Reading text ->
--------------------------------

Lucidworks AI Hosted LLM Service Disruption

Incident Report for Lucidworks Platform

Resolved

The service disruption affecting certain Lucidworks AI hosted models has been fully resolved, and all previously affected services are operating normally. End-user functionality is fully restored, with all dependent services operating as expected.

The disruption originated during routine Kubernetes maintenance involving node upgrades, during which a cloud provider capacity shortfall prevented the instances hosting these models from re-launching. Stability was restored after successfully launching new nodes and pulling the required images. We will share a postmortem report containing the full root cause analysis within three business days.

Posted May 28, 2026 - 18:08 UTC

Monitoring

We have successfully launched new nodes with the required LLM images, and redirected Lucidworks AI traffic to them. All LWAI hosted models are fully functional again, and stability has been confirmed through successful 200 responses from the prediction endpoint. End-user functionality is fully restored, with queries no longer returning errors. We are continuing to observe monitoring metrics to ensure system stability remains consistent before providing a final resolution update.

Posted May 28, 2026 - 18:01 UTC

Identified

The service disruption affecting certain Lucidworks AI hosted models remains ongoing, and the models are currently unavailable. The disruption occurred during routine Kubernetes maintenance involving node upgrades, during which a cloud provider capacity shortfall prevented the instances hosting these models from re-launching. We have secured the needed capacity and have engaged our cloud provider to resolve the remaining delays in bringing the models back up. We will provide further updates as additional information becomes available.

--------------------------------

Rewrite the part of the incident report that opens with "Lucidworks AI Hosted LLM" and closes with "operating as expected.", substituting "LLMs" for each "models".

[Stored data]
--------------------------------

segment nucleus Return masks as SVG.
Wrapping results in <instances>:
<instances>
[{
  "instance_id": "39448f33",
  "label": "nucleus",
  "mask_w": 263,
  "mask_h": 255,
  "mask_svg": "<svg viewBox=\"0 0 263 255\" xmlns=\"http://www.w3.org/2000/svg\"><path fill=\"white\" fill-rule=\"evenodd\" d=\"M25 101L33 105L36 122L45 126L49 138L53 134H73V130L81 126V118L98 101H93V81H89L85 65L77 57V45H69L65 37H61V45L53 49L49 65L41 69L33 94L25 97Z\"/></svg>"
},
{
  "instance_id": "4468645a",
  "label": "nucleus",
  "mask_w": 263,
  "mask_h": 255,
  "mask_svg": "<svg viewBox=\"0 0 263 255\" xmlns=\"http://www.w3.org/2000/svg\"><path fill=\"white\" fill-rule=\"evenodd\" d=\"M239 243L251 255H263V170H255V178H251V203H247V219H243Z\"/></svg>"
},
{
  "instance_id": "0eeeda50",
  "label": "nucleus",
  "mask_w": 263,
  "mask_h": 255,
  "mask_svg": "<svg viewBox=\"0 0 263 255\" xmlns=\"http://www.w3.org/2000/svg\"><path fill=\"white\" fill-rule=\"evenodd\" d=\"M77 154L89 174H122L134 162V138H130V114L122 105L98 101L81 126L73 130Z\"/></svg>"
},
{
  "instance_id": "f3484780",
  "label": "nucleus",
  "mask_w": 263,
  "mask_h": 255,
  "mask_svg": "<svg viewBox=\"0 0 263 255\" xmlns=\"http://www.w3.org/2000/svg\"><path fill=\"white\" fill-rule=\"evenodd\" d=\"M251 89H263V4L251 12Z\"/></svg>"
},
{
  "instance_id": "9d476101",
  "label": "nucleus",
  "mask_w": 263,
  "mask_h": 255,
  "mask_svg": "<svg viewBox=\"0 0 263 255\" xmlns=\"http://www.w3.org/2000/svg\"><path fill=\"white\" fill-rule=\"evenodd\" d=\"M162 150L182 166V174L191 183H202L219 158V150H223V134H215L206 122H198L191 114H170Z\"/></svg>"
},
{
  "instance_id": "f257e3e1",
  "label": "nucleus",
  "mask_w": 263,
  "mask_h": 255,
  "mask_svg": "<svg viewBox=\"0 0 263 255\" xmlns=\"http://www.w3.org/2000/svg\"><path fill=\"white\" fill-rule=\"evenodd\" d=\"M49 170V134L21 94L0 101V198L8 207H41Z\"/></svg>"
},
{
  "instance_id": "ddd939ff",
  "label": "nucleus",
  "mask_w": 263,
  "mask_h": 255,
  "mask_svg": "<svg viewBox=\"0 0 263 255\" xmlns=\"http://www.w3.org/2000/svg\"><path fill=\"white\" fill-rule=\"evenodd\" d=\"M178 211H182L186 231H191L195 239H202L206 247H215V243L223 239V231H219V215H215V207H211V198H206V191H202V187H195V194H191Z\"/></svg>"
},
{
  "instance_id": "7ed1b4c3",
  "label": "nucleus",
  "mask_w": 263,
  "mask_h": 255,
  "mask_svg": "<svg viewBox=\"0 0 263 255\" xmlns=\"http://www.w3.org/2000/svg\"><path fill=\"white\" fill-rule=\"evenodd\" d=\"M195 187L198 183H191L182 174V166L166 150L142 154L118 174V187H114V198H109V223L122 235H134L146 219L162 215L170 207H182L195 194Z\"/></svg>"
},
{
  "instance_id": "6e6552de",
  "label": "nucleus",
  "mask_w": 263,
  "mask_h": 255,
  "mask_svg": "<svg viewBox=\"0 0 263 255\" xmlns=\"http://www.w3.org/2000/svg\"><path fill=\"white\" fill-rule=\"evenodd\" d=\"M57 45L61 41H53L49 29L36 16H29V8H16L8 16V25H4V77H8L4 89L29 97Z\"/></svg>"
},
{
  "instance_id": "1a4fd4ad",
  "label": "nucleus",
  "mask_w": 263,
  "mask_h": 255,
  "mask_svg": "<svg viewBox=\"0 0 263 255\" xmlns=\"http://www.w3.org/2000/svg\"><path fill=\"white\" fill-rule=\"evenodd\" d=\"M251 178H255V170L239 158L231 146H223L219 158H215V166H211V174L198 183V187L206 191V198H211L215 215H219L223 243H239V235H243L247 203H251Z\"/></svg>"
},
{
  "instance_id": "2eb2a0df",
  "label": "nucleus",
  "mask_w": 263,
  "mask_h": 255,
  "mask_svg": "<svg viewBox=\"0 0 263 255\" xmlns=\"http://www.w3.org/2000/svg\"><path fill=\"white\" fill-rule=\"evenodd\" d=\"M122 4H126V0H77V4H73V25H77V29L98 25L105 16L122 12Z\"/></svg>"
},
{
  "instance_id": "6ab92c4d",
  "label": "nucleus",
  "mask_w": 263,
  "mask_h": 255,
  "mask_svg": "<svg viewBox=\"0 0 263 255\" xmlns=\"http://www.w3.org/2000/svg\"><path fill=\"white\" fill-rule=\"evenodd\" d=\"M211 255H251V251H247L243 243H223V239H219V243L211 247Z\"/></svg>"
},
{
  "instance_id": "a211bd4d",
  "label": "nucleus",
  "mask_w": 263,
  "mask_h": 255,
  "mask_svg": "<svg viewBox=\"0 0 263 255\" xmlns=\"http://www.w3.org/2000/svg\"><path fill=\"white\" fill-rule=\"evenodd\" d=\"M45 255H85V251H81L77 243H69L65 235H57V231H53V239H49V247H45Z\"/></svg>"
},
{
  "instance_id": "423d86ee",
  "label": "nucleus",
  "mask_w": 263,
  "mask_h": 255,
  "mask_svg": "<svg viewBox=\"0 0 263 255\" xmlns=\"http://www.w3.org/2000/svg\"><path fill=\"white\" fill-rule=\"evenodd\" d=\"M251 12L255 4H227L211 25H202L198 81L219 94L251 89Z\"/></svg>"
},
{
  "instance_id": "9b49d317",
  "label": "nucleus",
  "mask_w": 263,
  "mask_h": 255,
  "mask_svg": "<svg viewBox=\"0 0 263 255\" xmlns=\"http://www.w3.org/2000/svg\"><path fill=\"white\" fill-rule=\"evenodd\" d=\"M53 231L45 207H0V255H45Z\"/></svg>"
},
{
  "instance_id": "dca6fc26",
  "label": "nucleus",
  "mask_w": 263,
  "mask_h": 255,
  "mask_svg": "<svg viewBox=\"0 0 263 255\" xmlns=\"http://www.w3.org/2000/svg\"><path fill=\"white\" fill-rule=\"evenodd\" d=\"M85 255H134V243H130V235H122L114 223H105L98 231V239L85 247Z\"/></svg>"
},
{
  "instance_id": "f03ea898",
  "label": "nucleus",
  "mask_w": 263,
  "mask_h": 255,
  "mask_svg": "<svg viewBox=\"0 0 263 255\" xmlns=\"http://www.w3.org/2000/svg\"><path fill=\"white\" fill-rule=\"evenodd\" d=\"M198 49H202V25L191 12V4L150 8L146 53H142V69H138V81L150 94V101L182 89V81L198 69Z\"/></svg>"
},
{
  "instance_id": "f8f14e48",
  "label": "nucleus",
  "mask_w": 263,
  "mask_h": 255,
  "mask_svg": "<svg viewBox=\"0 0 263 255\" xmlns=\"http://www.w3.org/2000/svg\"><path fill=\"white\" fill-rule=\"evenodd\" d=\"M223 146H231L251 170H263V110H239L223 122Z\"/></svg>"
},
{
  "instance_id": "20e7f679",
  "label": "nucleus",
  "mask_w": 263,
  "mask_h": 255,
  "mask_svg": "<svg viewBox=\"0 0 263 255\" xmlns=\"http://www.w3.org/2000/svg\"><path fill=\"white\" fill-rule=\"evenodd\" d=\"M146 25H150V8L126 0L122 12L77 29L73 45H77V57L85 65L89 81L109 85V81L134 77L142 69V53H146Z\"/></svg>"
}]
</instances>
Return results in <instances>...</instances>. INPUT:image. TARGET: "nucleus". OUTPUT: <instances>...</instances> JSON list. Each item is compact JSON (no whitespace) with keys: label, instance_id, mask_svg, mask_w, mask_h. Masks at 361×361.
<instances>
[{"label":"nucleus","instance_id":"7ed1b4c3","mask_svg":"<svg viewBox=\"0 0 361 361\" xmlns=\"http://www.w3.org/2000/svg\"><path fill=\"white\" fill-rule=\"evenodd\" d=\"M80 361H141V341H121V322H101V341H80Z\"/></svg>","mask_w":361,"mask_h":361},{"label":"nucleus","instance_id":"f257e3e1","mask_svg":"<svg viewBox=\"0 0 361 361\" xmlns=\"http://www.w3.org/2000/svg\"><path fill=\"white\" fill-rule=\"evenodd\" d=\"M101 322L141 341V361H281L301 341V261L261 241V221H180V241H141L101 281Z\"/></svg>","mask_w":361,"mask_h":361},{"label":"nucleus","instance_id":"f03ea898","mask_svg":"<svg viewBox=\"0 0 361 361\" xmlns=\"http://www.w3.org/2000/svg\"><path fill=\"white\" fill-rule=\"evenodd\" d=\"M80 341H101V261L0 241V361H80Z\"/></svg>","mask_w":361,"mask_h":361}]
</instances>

--------------------------------

Answer to this exercise ->
Lucidworks AI Hosted LLM Service Disruption

Incident Report for Lucidworks Platform

Resolved

The service disruption affecting certain Lucidworks AI hosted LLMs has been fully resolved, and all previously affected services are operating normally. End-user functionality is fully restored, with all dependent services operating as expected.